RORα-activated mitophagy attenuating hypoxic-ischemic encephalopathy via suppression of microglial cGAS-STING axis.

INTRODUCTION: Hypoxic-ischemic encephalopathy (HIE) involves neuroinflammation driven by microglial activation, yet regulatory mechanisms remain poorly defined. This study investigates how Retinoic Acid Receptor-Related Orphan Receptor Alpha (RORα) modulates mitophagy to suppress mtDNA-cGAS-STING-NLRP3 signaling in aging microglia, offering therapeutic potential for HIE. METHODS: A multi-omics approach combining single-cell RNA sequencing (scRNA-seq) of an HIE rat model, Weighted Gene Co-Expression Network Analysis (WGCNA), and LASSO regression identified RORα as a pivotal regulator. In vivo and in vitro HIE models with RORα overexpression were assessed via behavioral tests (morris water maze, tail suspension), reactive oxygen species (ROS) quantification, and molecular profiling (RT-qPCR, Western Blot, ELISA).
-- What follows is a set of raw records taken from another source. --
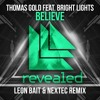 Thomas Gold Feat. Bright Lights - Believe (Leon Bait & Nextec Remix) [Radio Edit]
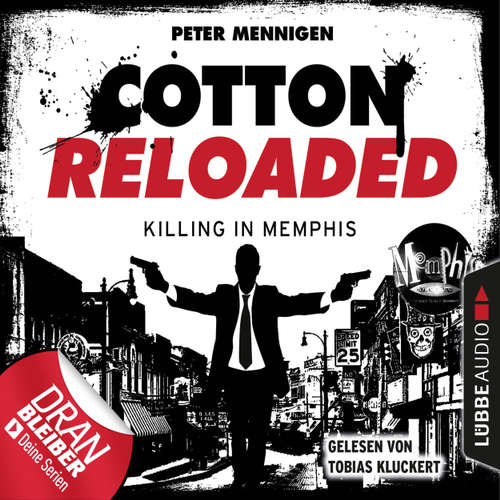 Hoerbuch Jerry Cotton, Cotton Reloaded, Folge 49: Killing in Memphis - Peter Mennigen - Tobias Kluckert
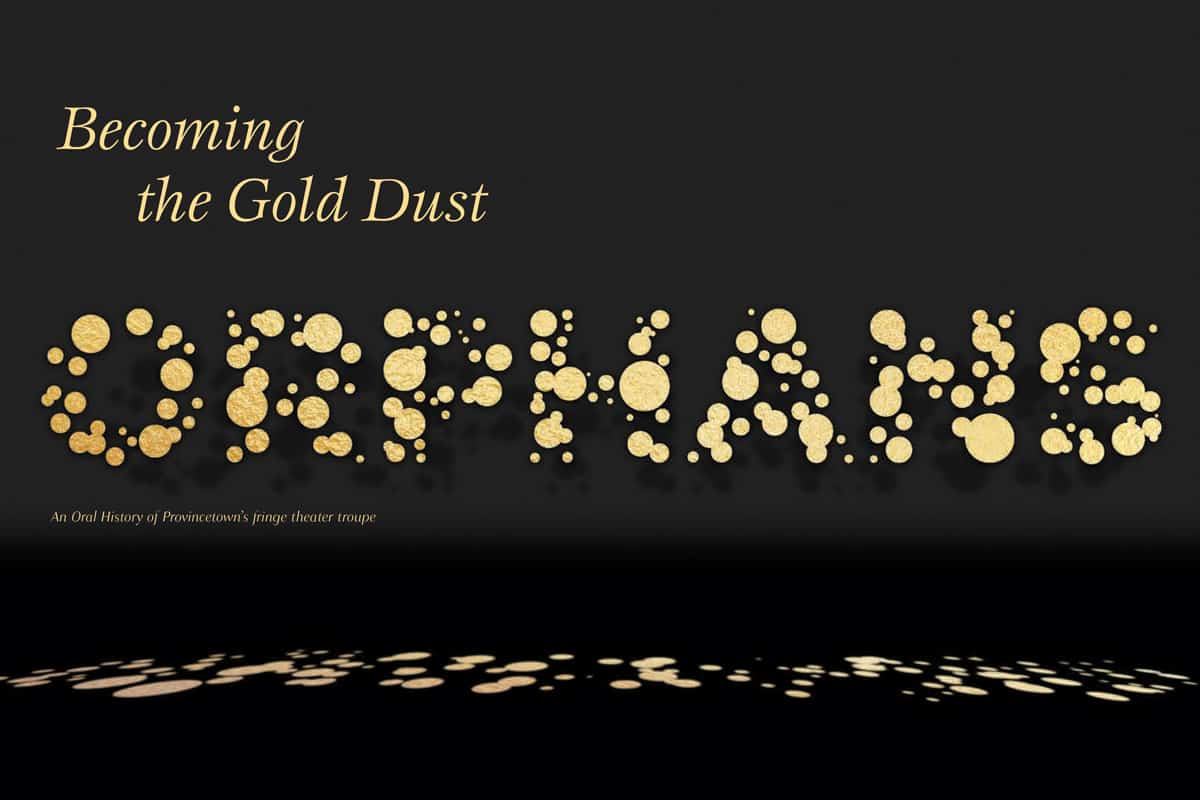Becoming The Gold Dust Orphans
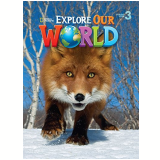 Explore Our World 3 - Student Book - Rob Sved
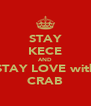 STAY KECE AND STAY LOVE with CRAB - Personalised Poster A4 size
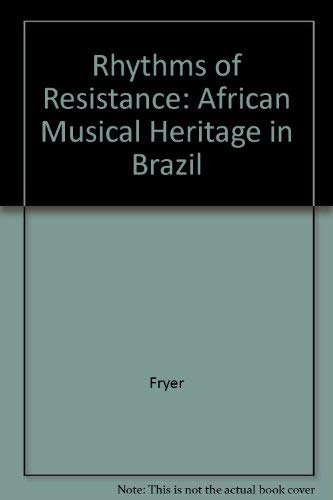 Rhythms of Resistance: African Musical Heritage in Brazil: Fryer, Peter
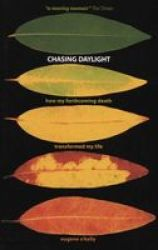 Chasing Daylight. How My Forthcoming Death Transformed My Life UK Edition Paperback UK Ed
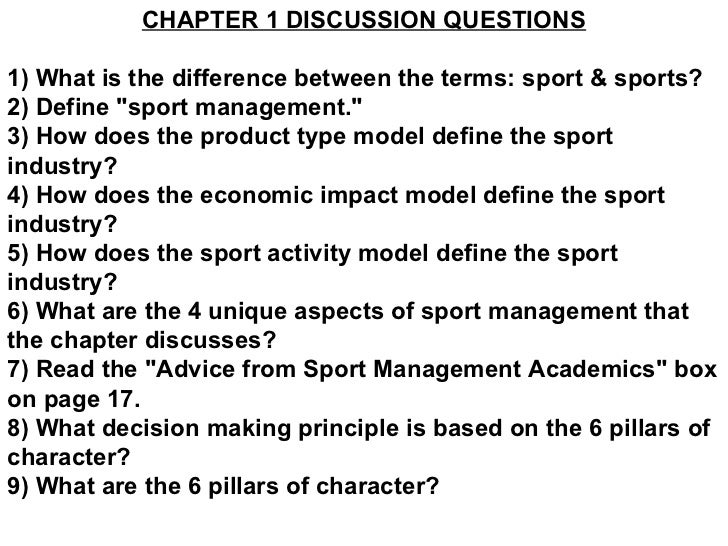 """CHAPTER 1 DISCUSSION QUESTIONS1) What is the difference between the terms: sport & sports?2) Define """"sport management.""""3) ..."""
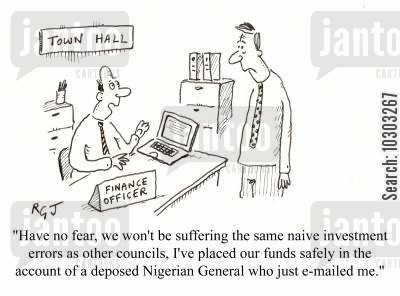 internet scams cartoon humor: 'Have no fear, we won't be suffering the same naive investment errors as other councils, I've placed our funds safely in the account of a deposed Nigerian General who just emailed me.'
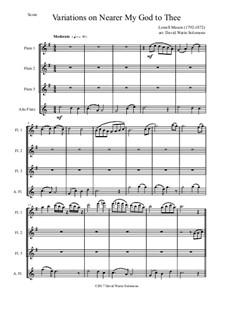 Ближе, Господь, к Тебе: Variations, for flute quartet (3 flutes and 1 alto flute) by Lowell Mason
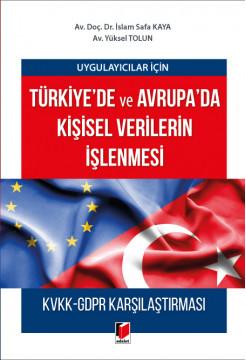 Türkiye'de ve Avrupa'da Kişisel Verilerin İşlenmesi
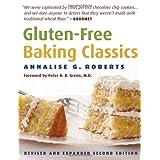 Gluten-Free Baking Classicsby Annalise G. Roberts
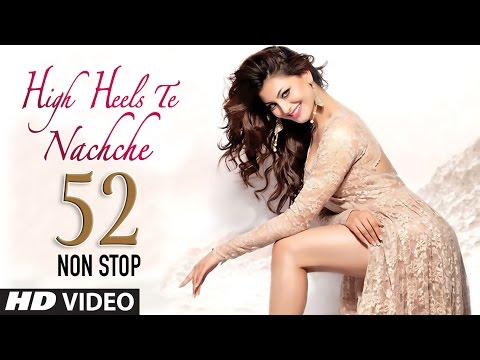 Xxx Mp4 52 Non Stop Dance Mix High Heels Te Nachche Full Video KEDROCK SD STYLE 3gp Sex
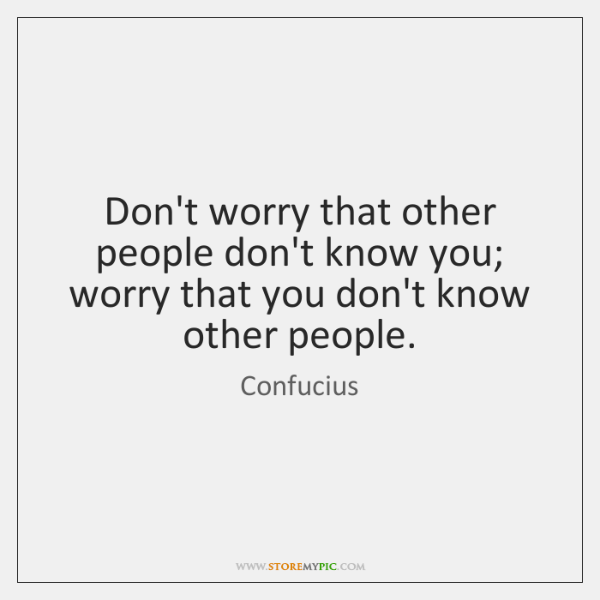 Don't worry that other people don't know you;  worry that you don't ...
Mitophagy inhibitor 3-MA was used to validate pathway dependence. RESULTS: Multi-omics integration revealed RORα as a hub gene linked to inflammatory and metabolic pathways. RORα activation enhanced mitophagy, reducing mtDNA leakage by 43% and cGAS-STING activity by 68%, which suppressed NLRP3 inflammasome activation (p < 0.01). This correlated with improved cognitive/motor function in HIE rats (p < 0.05) and attenuated ROS/IL-1β levels. Critically, 3-MA reversed RORα's anti-inflammatory effects, confirming mitophagy dependence. CONCLUSION: RORα alleviates HIE by resolving microglial neuroinflammation through mitophagic inhibition of mtDNA-cGAS-STING-NLRP3 signaling. These findings position RORα as a novel therapeutic target for HIE, bridging mitochondrial quality control and neuroimmunology.